Al panel “Japan to the US: How Manga is Acquired and What Breaks Through?” all’Anime Expo 2026, il confronto ha messo al centro una dinamica fondamentale: la scelta dei titoli manga da licenziare unisce cuore e valutazioni commerciali, con un equilibrio continuo tra dati, intuizione e lettura del pubblico.

manga licensing: passione e sostenibilità commerciale nella scelta dei titoli

L’intervento di Leyla Aker di Square Enix Manga & Books ha fissato un punto chiave: una grande parte del lavoro nel settore manga nasce dal sentire autentico, dalla convinzione personale e da una “delicata follia” necessaria per perseguire l’arte e la narrazione.

Nel corso del panel, è stato evidenziato che, anche quando la motivazione parte dal cuore, la licenza di un titolo richiede comunque una verifica attenta della fattibilità commerciale. I panelist hanno descritto un processo di analisi orientato a capire se il manga possa vendere e al tempo stesso risuonare con il pubblico.

analisi del potenziale: pubblico, personaggi, trama e appeal visivo

Le valutazioni includono controlli tipici per stimare la performance del titolo, come:

  • tipologia di personaggi e loro capacità di coinvolgimento
  • struttura della storia e coerenza narrativa
  • ampiezza dell’apprezzamento per l’arte
  • grado di saturazione del genere nel mercato

quando il cuore sente “il juice”: decisioni che richiedono coraggio e fiducia

Oltre l’analisi, emerge una tensione decisiva: cosa si fa quando un titolo sembra avere qualcosa di speciale, quel “magic” irriducibile percepito come “juice”, capace di parlare ai lettori, ma i dati disponibili suggeriscono che la vendita potrebbe non essere in linea.

Il panel ha ripetuto che, in questi casi, si richiede un salto di fiducia. Realizzare quel salto, però, significa costruire sicurezza nella scelta, guardando oltre le sole statistiche. È qui che entra una visione fondata sull’empatia.

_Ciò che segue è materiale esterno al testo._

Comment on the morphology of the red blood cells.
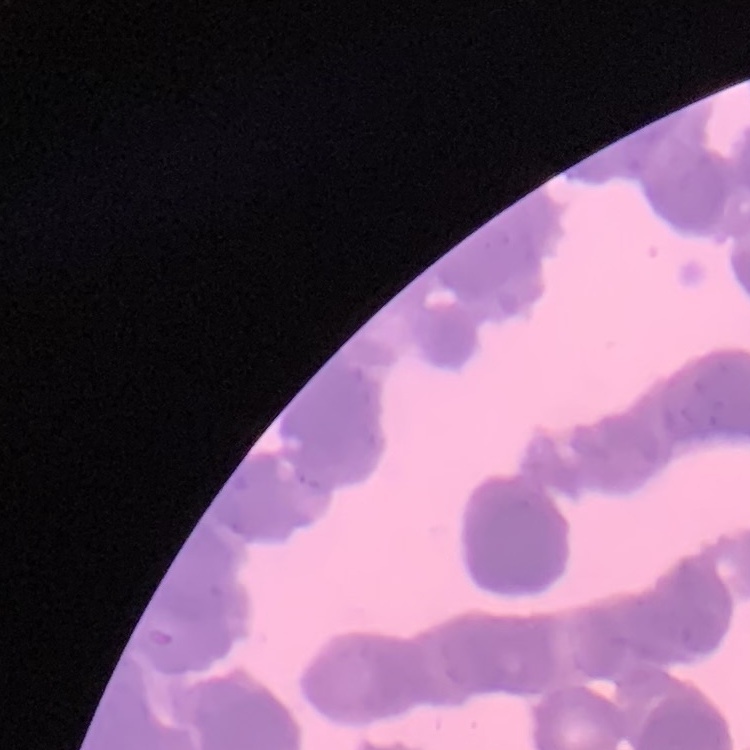

Rouleaux formation.

stain = Field's or Giemsa
image type = square crop of a larger photomicrograph
preparation = thin blood smear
Locate every parasitized red blood cell.
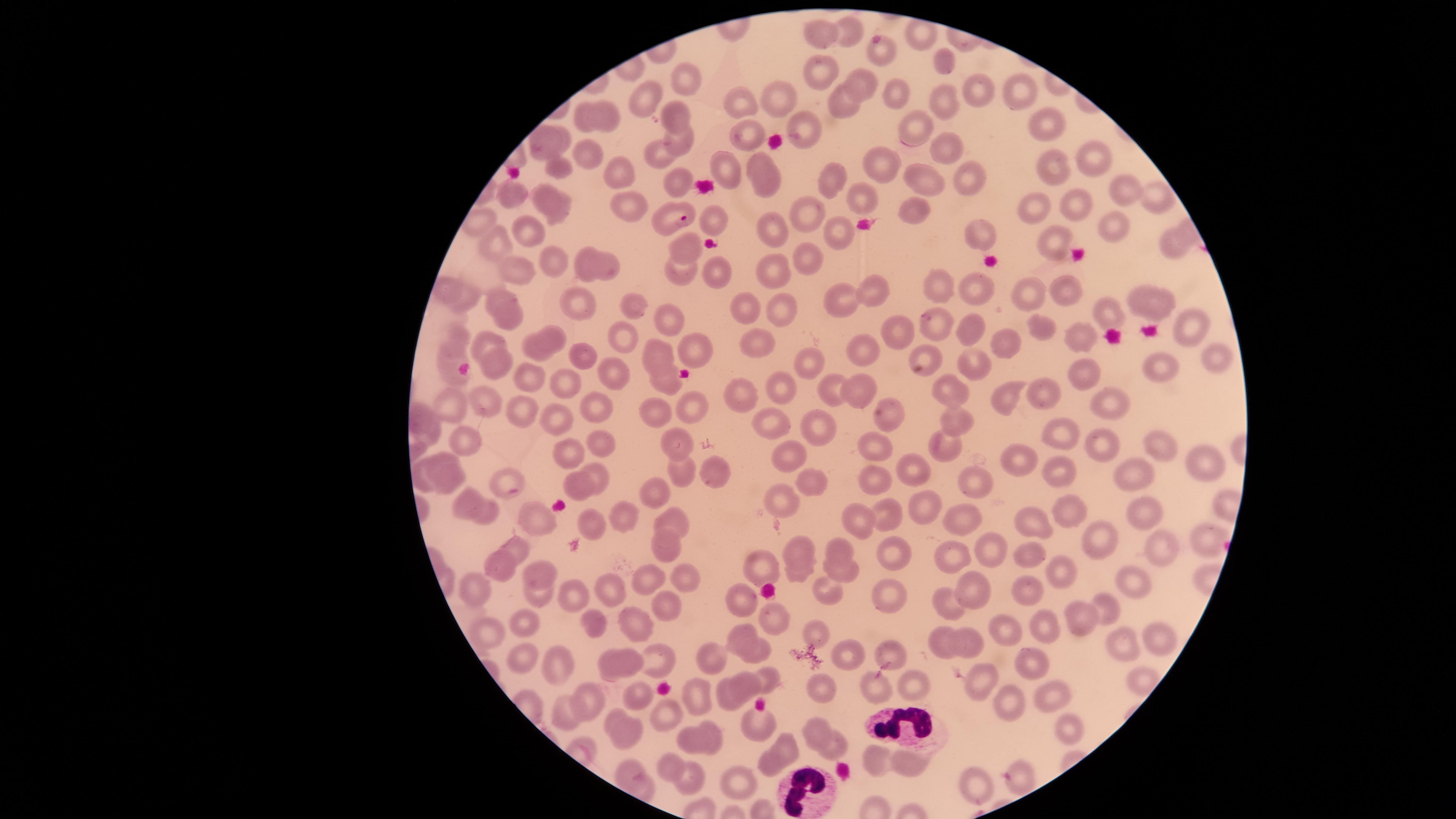
Approximate marker points, in pixels from the top-left corner.
Parasitized red blood cells: (x=668, y=215).

Approximate marker points, in pixels from the top-left corner. White blood cells: (x=901, y=723), (x=806, y=794). Uninfected red blood cells: (x=821, y=32), (x=849, y=35), (x=884, y=56), (x=939, y=62), (x=823, y=72), (x=688, y=77), (x=866, y=84), (x=1017, y=86), (x=973, y=87), (x=896, y=92), (x=645, y=94), (x=776, y=94), (x=745, y=101), (x=946, y=104), (x=846, y=106), (x=670, y=111), (x=582, y=116), (x=611, y=119), (x=917, y=121), (x=1045, y=125), (x=747, y=131), (x=562, y=132), (x=677, y=135), (x=803, y=135), (x=591, y=147), (x=544, y=149), (x=658, y=151), (x=946, y=152), (x=1086, y=152), (x=759, y=160), (x=883, y=167), (x=728, y=168), (x=1055, y=170), (x=622, y=173), (x=562, y=174), (x=833, y=174), (x=976, y=176), (x=925, y=180), (x=683, y=181), (x=768, y=182), (x=1124, y=187), (x=551, y=193), (x=1147, y=193), (x=518, y=194), (x=862, y=201), (x=1081, y=204), (x=623, y=205), (x=915, y=212), (x=808, y=213), (x=1038, y=213), (x=564, y=216), (x=711, y=220), (x=847, y=226), (x=1114, y=228), (x=771, y=229), (x=529, y=231), (x=983, y=238), (x=500, y=241), (x=1172, y=244), (x=1059, y=245), (x=688, y=250), (x=586, y=255), (x=548, y=256), (x=813, y=262), (x=607, y=271), (x=680, y=271), (x=518, y=273), (x=717, y=274), (x=771, y=275), (x=938, y=283), (x=981, y=289), (x=1065, y=289), (x=877, y=291), (x=500, y=293), (x=1034, y=293), (x=469, y=298), (x=1142, y=298), (x=1168, y=303), (x=851, y=304), (x=580, y=308), (x=742, y=308), (x=635, y=310), (x=779, y=311), (x=517, y=312), (x=1111, y=314), (x=670, y=317), (x=969, y=328), (x=1042, y=328), (x=1188, y=328), (x=934, y=329), (x=890, y=334), (x=558, y=335), (x=1082, y=335), (x=629, y=336), (x=458, y=341), (x=488, y=341), (x=1004, y=343), (x=763, y=345), (x=537, y=346), (x=705, y=350), (x=653, y=352), (x=929, y=353), (x=579, y=354), (x=861, y=354), (x=502, y=356), (x=808, y=358), (x=1218, y=362), (x=974, y=365), (x=1161, y=367), (x=449, y=368), (x=618, y=373), (x=528, y=374), (x=1086, y=381), (x=569, y=382), (x=665, y=383), (x=783, y=387), (x=945, y=388), (x=830, y=389), (x=858, y=390), (x=742, y=396), (x=1009, y=396), (x=1045, y=397), (x=480, y=399), (x=1112, y=404), (x=455, y=405), (x=597, y=405), (x=694, y=407), (x=659, y=409), (x=523, y=411), (x=556, y=413), (x=955, y=417), (x=889, y=418), (x=423, y=419), (x=772, y=422), (x=817, y=424), (x=1069, y=435), (x=941, y=438), (x=674, y=439), (x=469, y=441), (x=603, y=441), (x=873, y=443), (x=1097, y=443), (x=1159, y=449), (x=572, y=452), (x=783, y=454), (x=443, y=458), (x=1203, y=459), (x=1022, y=465), (x=919, y=467), (x=677, y=468), (x=1057, y=468), (x=1137, y=470), (x=419, y=474), (x=589, y=474), (x=714, y=475), (x=873, y=478), (x=976, y=481), (x=445, y=483), (x=811, y=483), (x=513, y=484), (x=582, y=488), (x=654, y=491), (x=465, y=501), (x=780, y=502), (x=885, y=511), (x=929, y=511), (x=1145, y=511), (x=1067, y=513), (x=490, y=515), (x=616, y=515), (x=964, y=517), (x=535, y=518), (x=858, y=518), (x=672, y=519), (x=1035, y=525), (x=590, y=528), (x=1098, y=538), (x=1207, y=540), (x=660, y=545), (x=837, y=546), (x=521, y=547), (x=802, y=547), (x=994, y=548), (x=1160, y=548), (x=894, y=552), (x=959, y=555), (x=1033, y=558), (x=763, y=564), (x=500, y=569), (x=842, y=572), (x=533, y=574), (x=799, y=574), (x=683, y=576), (x=646, y=577), (x=1064, y=580), (x=1125, y=580), (x=827, y=587), (x=467, y=588), (x=606, y=592), (x=888, y=592), (x=973, y=594), (x=1027, y=596), (x=537, y=598), (x=571, y=599), (x=739, y=600), (x=945, y=601), (x=665, y=603), (x=1109, y=607), (x=1082, y=619), (x=528, y=621), (x=638, y=621), (x=596, y=622), (x=774, y=623), (x=488, y=629), (x=1154, y=630), (x=815, y=631), (x=1010, y=631), (x=1048, y=632), (x=745, y=638), (x=943, y=638), (x=966, y=638), (x=1127, y=645), (x=887, y=651), (x=522, y=652), (x=762, y=653), (x=657, y=654), (x=705, y=655), (x=851, y=656), (x=632, y=660), (x=1030, y=661), (x=558, y=665), (x=608, y=665), (x=912, y=677), (x=765, y=680), (x=877, y=681), (x=983, y=682), (x=747, y=686), (x=822, y=690), (x=1044, y=692), (x=697, y=694), (x=632, y=695), (x=593, y=699), (x=725, y=699), (x=1012, y=703), (x=559, y=707), (x=615, y=713), (x=667, y=717), (x=814, y=725), (x=710, y=727), (x=1068, y=730), (x=632, y=731), (x=758, y=731), (x=691, y=741), (x=787, y=745), (x=832, y=747), (x=875, y=761), (x=769, y=763), (x=912, y=765), (x=670, y=767), (x=628, y=770), (x=689, y=778), (x=973, y=782), (x=740, y=783). Smartphone photograph through the microscope eyepiece. Image is 1456×819 pixels. The visible region is circular. Giemsa-stained preparation. Single field of view. Thin blood film. Species: Plasmodium falciparum.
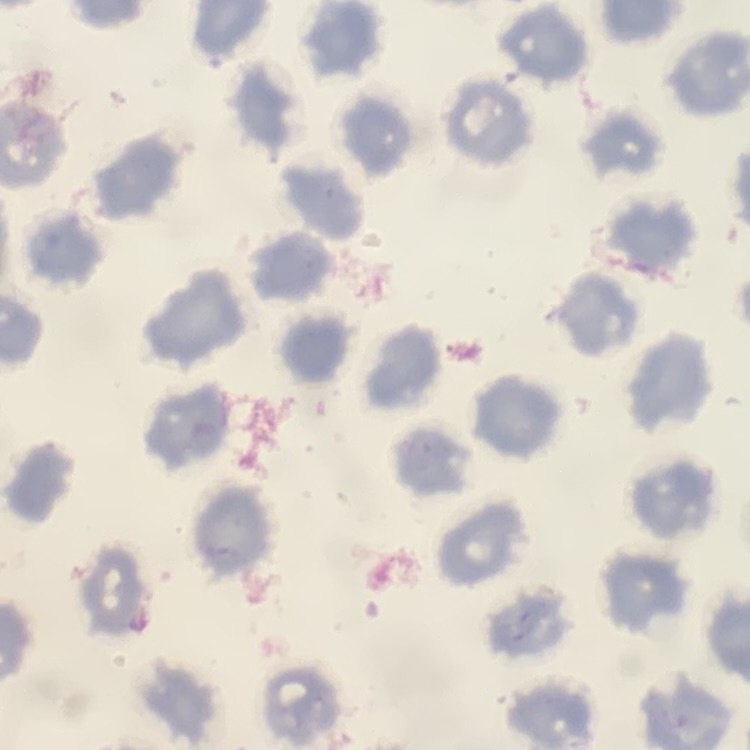

The red blood cells show no rouleaux formation. Field's or Giemsa stain. Thin peripheral smear. Square crop of a larger photomicrograph.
Outline each blood parasite and name the species.
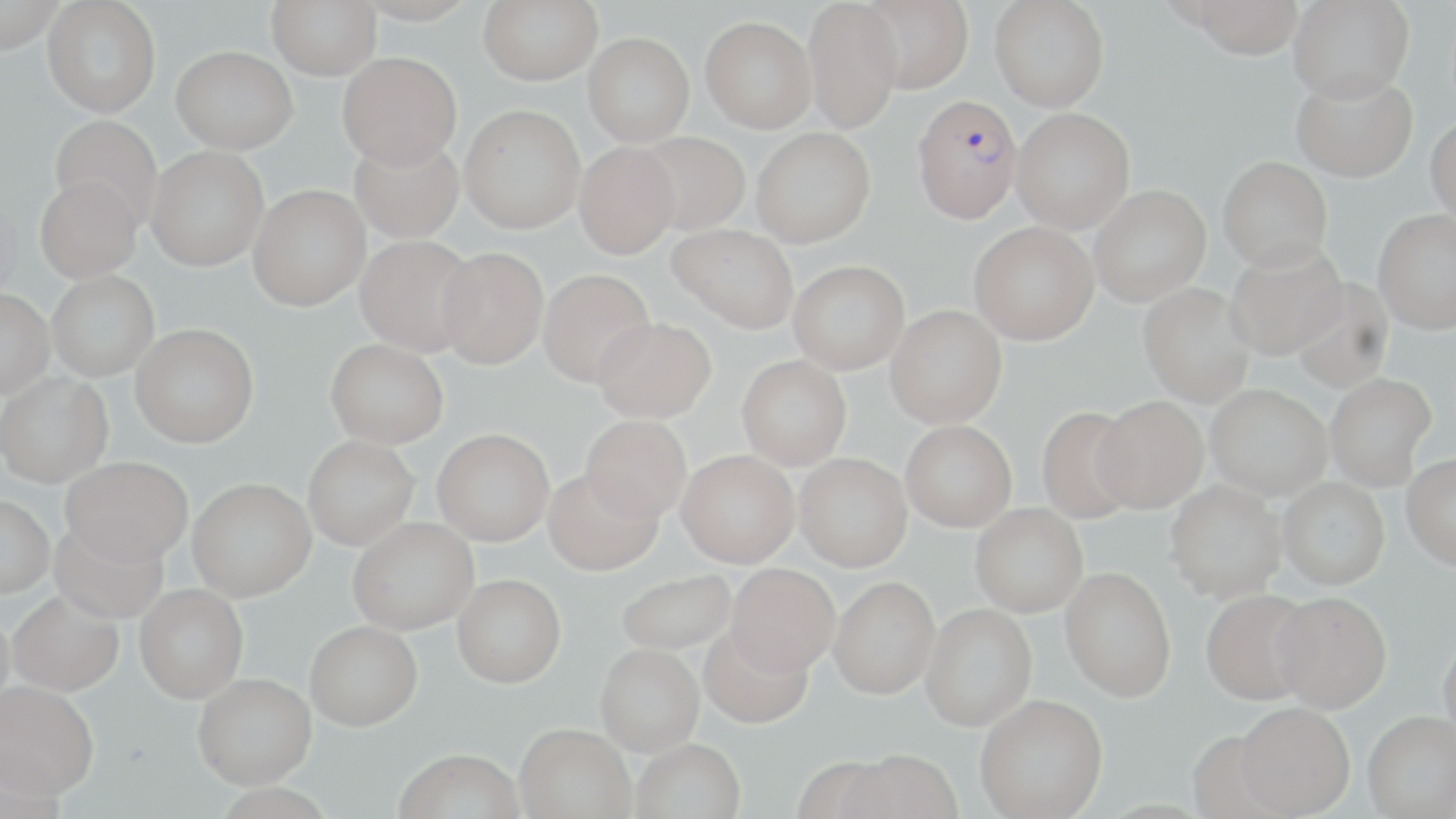

Approximate bounding boxes as (x1, y1, x2, y2) in pixels.
Plasmodium falciparum-infected red blood cells: (912, 95, 1022, 223).
No Plasmodium ovale, Plasmodium malariae, Plasmodium vivax, Babesia divergens, or Trypanosoma brucei observed.

Uninfected red blood cell locations: (0, 0, 66, 54), (42, 0, 161, 117), (267, 0, 381, 79), (355, 0, 479, 25), (478, 0, 603, 86), (858, 0, 973, 94), (989, 0, 1109, 112), (1183, 0, 1305, 59), (802, 1, 903, 133), (1287, 1, 1415, 102), (700, 16, 817, 133), (583, 32, 694, 146), (171, 45, 298, 154), (337, 51, 462, 169), (1291, 72, 1417, 183), (459, 104, 585, 234), (1011, 107, 1135, 233), (49, 115, 163, 230), (1425, 115, 1456, 228), (751, 128, 875, 247), (633, 131, 750, 235), (349, 134, 464, 243), (574, 142, 679, 259), (146, 146, 269, 271), (1218, 156, 1333, 271), (35, 174, 142, 282), (248, 184, 370, 311), (1089, 184, 1210, 306), (1372, 209, 1456, 333), (969, 222, 1098, 345), (668, 224, 798, 333), (355, 235, 478, 355), (1225, 243, 1349, 360), (436, 246, 548, 368), (788, 260, 909, 374), (538, 268, 655, 387), (47, 270, 159, 381), (1290, 277, 1394, 392), (1137, 283, 1256, 408), (0, 290, 54, 399), (885, 304, 1007, 428), (592, 317, 715, 423), (131, 323, 258, 448), (325, 339, 449, 448), (737, 355, 851, 470), (0, 372, 113, 490), (1325, 373, 1437, 490), (1205, 385, 1331, 500), (1093, 396, 1208, 513), (1036, 406, 1140, 524), (580, 415, 691, 524), (900, 420, 1016, 531), (433, 430, 554, 546), (303, 436, 419, 551), (676, 450, 800, 568), (1401, 453, 1456, 570), (794, 454, 912, 572), (60, 457, 193, 568), (543, 469, 663, 578), (1278, 477, 1390, 590), (1165, 479, 1287, 601), (187, 480, 316, 604), (0, 497, 54, 600), (970, 504, 1088, 618), (47, 519, 169, 625), (348, 519, 479, 636), (726, 565, 839, 677), (1060, 568, 1176, 703), (616, 570, 737, 656), (451, 578, 565, 691), (828, 579, 940, 702), (134, 586, 247, 705), (1201, 589, 1318, 706), (7, 592, 124, 699), (1271, 592, 1392, 713), (920, 605, 1037, 734), (0, 612, 15, 725), (305, 623, 422, 734), (699, 626, 813, 732), (1438, 628, 1456, 746), (596, 648, 704, 759), (192, 677, 317, 794), (0, 685, 99, 807), (975, 697, 1108, 819), (1234, 703, 1355, 818), (1363, 712, 1456, 818), (515, 728, 636, 819), (631, 742, 746, 819), (394, 753, 525, 819), (839, 753, 964, 819), (211, 786, 338, 819). Slide-level diagnosis: Plasmodium falciparum. Light microscopy. Captured at 1000x magnification. Image is 1456×819 pixels. Single field of view. May-Grünwald-Giemsa-stained preparation. Thin blood film.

empatia come competenza: mettersi nei panni del lettore

Ben Applegate, direttore dei servizi editoriali di Kodansha, ha descritto la selezione come un lavoro di empatia. La capacità costruita nel tempo sarebbe quella di immaginare l’esperienza di un altro lettore, interpretando in modo realistico ciò che potrebbe coinvolgerlo davvero.

intuizione e risposta emotiva: segnali che possono contare quanto i dati

Nel confronto è emersa l’idea che l’istinto giochi un ruolo concreto quando un’opera appare destinata a diventare un successo presso i fan, perché colpisce con intensità personale. Hope Donovan di Viz Media ha spiegato come la reazione immediata verso un titolo sia spesso legata a un coinvolgimento emotivo: un’impressione del tipo “altri proveranno la stessa cosa”.

Il gruppo ha concordato sul fatto che, talvolta, la risposta più convincente può derivare non solo dai numeri, ma anche dalle reazioni emotive di chi valuta il titolo, includendo quelle dei colleghi.

editorialità attenta: emozione, ma con verifiche e analisi

Rebecca Taylor, editor in chief di Inklore, ha riconosciuto la dimensione emotiva nella licenza dei titoli, sottolineando però che le decisioni restano accurate e sostenute da quanto più possibile dati analitici.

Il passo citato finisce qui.